木槿跟著緩過神來,立刻跟著回了句:“奴婢也謝過小主恩典。”
繡玥根本不為了圖她們的感激,她想著給遜嬪娘娘和帛堯的香囊還有幾針收尾,眼瞧著再過幾天就是臘八節,聽聞遜嬪娘娘這些日子病更重了,趕快把雲錦縫製出來,帶上去瞧瞧遜嬪娘娘。

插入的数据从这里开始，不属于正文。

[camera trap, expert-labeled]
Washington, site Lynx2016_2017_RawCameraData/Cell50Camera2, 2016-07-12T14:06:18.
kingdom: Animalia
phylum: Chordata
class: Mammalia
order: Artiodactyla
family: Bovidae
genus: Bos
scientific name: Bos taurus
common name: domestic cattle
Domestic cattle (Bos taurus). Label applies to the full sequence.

繡玥本聽寶燕說著,遜嬪娘娘的病勢更重了,傍晚她去請安的時候,卻沒曾想,病會嚴重到這個地步。
遜嬪臥在羅漢床上,臉色白如紙,靜靜的寢殿裡只有一聲聲喘著粗氣的病音,聽得心顫。這延禧宮的正殿,竟比她的西偏殿還冷些。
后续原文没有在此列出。